* GIVEN DATA
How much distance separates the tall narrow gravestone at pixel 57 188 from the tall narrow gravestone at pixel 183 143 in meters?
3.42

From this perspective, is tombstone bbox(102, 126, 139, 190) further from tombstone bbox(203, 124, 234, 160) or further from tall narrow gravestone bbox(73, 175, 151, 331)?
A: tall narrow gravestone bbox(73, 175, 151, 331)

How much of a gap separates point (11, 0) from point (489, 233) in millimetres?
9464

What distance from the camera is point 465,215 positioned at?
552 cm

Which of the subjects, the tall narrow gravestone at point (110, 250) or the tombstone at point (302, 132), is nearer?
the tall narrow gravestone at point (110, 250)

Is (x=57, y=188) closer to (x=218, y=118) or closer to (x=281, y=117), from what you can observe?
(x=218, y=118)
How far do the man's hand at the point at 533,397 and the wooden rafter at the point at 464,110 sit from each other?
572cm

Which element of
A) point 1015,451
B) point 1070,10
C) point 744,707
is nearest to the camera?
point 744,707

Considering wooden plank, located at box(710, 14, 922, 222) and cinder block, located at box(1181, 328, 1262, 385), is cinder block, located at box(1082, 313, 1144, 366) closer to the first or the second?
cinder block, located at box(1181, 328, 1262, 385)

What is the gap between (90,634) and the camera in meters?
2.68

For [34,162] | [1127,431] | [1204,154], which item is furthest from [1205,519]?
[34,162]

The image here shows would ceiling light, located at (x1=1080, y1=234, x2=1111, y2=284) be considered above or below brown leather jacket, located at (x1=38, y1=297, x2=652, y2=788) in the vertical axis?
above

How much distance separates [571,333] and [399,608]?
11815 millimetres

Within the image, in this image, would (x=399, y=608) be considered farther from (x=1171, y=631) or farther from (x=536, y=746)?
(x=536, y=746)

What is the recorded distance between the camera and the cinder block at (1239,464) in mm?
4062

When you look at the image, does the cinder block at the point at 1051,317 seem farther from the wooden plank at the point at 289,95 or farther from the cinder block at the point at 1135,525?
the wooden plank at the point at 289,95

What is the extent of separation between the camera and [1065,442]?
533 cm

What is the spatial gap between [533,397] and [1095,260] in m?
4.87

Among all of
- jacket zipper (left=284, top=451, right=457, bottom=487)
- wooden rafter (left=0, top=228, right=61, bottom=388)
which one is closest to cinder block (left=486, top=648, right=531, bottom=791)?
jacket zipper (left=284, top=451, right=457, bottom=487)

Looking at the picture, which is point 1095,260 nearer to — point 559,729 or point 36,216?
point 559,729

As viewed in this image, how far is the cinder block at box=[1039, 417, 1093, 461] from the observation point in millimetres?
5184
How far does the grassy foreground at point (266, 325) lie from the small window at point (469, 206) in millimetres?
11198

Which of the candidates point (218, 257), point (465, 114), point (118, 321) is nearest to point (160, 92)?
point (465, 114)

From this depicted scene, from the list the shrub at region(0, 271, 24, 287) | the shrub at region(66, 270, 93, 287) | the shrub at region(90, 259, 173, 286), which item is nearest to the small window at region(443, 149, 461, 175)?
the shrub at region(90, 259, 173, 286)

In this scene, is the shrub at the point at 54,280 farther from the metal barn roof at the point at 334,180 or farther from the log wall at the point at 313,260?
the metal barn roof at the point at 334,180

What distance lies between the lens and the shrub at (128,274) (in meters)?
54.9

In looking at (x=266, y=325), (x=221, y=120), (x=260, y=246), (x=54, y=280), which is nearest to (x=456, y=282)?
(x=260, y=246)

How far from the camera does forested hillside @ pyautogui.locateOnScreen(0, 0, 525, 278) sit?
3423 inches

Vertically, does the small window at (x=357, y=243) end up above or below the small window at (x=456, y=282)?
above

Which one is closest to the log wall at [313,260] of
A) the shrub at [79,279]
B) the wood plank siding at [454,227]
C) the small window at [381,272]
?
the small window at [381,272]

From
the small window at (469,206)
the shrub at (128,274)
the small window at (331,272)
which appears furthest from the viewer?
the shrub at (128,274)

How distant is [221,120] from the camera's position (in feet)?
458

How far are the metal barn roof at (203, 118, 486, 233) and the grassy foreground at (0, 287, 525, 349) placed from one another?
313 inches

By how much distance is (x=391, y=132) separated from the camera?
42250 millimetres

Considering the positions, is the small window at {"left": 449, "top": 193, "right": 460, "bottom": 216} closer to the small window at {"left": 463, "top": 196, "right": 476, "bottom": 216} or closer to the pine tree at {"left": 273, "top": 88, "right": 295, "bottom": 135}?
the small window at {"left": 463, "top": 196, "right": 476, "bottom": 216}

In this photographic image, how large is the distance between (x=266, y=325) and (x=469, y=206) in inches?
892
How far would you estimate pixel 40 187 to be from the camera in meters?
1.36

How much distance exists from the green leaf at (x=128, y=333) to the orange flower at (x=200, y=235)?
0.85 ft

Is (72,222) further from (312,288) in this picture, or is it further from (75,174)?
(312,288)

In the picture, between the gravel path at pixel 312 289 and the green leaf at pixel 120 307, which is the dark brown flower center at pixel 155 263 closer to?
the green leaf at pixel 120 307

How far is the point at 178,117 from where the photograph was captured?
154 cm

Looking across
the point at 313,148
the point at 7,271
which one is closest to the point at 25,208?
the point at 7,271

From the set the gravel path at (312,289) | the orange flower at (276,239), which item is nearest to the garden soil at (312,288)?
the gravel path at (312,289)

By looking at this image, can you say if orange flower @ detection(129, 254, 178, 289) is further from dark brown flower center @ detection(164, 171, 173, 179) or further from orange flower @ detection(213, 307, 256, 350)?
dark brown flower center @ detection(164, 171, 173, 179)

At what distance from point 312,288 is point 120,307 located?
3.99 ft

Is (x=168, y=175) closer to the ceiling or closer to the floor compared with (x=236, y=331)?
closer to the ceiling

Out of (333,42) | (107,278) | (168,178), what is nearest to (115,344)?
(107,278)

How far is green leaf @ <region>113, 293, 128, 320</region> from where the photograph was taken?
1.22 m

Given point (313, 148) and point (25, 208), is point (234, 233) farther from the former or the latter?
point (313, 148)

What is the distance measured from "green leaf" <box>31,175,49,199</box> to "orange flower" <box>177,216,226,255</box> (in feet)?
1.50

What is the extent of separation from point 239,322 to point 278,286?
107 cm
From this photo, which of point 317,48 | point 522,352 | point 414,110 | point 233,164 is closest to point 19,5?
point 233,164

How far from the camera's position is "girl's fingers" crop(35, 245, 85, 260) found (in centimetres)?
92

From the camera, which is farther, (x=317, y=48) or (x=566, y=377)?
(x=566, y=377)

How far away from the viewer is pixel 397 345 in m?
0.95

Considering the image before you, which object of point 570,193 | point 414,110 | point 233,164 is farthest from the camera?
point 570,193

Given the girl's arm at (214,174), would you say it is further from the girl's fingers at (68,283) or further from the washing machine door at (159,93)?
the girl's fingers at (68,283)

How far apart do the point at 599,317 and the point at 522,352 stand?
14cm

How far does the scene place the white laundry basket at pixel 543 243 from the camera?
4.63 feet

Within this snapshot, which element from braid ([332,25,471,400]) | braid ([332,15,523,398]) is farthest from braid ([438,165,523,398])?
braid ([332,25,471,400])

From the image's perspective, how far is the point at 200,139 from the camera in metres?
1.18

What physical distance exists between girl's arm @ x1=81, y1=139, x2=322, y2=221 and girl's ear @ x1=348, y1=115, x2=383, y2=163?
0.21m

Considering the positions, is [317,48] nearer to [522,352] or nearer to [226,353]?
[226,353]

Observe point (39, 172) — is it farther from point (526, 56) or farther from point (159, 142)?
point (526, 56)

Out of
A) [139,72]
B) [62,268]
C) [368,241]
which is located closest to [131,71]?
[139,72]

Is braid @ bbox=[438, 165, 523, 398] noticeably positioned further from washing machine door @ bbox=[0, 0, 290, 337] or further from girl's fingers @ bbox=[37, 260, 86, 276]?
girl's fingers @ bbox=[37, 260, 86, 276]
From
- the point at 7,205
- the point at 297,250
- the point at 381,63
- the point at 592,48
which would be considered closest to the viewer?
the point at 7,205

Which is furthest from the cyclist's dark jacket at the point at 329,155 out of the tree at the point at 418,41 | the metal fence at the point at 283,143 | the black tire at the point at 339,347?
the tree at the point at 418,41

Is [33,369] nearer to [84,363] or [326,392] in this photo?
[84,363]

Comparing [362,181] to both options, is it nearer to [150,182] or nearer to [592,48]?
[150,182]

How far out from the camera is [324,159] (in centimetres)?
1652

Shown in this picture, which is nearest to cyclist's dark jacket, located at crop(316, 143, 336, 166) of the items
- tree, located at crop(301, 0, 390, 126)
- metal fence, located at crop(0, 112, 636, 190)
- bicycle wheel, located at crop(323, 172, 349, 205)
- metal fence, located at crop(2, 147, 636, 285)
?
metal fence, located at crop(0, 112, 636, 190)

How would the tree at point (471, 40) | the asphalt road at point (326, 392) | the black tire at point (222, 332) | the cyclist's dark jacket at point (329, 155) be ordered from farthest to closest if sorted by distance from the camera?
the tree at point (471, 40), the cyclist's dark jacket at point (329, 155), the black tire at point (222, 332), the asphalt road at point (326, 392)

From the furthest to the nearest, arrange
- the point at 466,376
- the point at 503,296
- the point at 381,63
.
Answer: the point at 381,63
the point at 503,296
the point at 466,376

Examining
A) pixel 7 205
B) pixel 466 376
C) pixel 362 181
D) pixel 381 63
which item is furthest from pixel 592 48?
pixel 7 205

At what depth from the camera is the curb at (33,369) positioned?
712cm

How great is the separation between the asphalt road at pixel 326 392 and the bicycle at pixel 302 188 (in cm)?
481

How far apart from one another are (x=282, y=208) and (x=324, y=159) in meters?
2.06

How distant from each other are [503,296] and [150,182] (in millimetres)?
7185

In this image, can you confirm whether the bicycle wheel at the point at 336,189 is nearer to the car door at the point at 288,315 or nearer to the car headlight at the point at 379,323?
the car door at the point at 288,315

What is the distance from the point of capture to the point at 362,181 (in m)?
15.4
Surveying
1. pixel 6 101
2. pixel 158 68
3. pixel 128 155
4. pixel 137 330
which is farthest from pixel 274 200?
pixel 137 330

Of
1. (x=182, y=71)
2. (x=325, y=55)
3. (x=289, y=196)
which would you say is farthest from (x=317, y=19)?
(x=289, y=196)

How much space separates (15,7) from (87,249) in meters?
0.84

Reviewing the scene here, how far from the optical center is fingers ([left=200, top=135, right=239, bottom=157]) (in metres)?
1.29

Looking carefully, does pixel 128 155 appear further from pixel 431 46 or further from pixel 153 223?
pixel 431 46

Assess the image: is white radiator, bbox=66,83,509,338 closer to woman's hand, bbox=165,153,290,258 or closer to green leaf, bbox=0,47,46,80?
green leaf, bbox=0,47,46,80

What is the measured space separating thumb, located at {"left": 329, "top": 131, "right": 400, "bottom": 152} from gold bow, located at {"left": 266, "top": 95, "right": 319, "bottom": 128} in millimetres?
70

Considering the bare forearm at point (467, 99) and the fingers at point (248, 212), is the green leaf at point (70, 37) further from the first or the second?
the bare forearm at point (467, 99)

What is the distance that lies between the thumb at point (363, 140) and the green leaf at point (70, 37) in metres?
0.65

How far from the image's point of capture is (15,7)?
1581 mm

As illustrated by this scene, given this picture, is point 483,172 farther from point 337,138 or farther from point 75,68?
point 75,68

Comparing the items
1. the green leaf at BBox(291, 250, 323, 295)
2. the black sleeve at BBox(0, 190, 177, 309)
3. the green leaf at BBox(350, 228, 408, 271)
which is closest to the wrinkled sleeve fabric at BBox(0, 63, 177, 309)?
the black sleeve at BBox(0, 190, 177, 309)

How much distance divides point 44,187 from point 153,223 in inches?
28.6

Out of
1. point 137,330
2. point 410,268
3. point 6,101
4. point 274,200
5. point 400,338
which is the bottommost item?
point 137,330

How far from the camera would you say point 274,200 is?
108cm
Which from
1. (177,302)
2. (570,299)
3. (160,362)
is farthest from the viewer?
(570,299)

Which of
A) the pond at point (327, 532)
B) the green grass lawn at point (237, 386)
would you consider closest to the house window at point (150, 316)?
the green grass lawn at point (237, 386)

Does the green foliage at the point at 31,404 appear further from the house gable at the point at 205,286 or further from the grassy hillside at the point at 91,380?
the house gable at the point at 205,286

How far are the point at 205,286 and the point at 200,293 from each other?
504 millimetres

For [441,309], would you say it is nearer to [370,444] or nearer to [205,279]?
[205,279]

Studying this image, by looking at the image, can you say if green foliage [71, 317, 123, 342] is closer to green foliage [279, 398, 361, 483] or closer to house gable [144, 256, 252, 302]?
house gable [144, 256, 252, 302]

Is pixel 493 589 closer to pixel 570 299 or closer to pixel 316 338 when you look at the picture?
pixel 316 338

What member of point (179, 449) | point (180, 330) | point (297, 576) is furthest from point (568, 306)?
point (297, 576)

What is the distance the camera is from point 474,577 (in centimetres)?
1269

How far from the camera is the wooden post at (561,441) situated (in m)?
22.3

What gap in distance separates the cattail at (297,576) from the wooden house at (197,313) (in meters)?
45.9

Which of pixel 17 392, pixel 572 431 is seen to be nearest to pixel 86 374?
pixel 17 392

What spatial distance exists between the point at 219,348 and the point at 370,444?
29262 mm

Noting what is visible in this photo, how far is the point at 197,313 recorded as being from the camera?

* GOAL
Take the lines from the one containing "Studying this image, by" to the last line of the material above and write them out exactly.

* RESULT FOR THIS EXERCISE
Studying this image, by looking at the image, can you say if green foliage [71, 317, 123, 342] is closer to green foliage [279, 398, 361, 483] or closer to house gable [144, 256, 252, 302]?
house gable [144, 256, 252, 302]

Is pixel 493 589 closer to pixel 570 299 or closer to pixel 316 338 when you look at the picture?
pixel 316 338

What member of point (179, 449) | point (180, 330) | point (297, 576) is furthest from point (568, 306)?
point (297, 576)

What is the distance the camera is from point 474,577 (in centimetres)?
1269

How far from the camera is the wooden post at (561,441) situated (in m)?
22.3

What gap in distance separates the cattail at (297,576) from the wooden house at (197,313) (in meters)?
45.9

Which of pixel 17 392, pixel 572 431 is seen to be nearest to pixel 86 374?
pixel 17 392

What spatial distance exists between the point at 219,348 and the point at 370,444?
29262 mm

Noting what is visible in this photo, how far is the point at 197,313 recorded as being from the camera?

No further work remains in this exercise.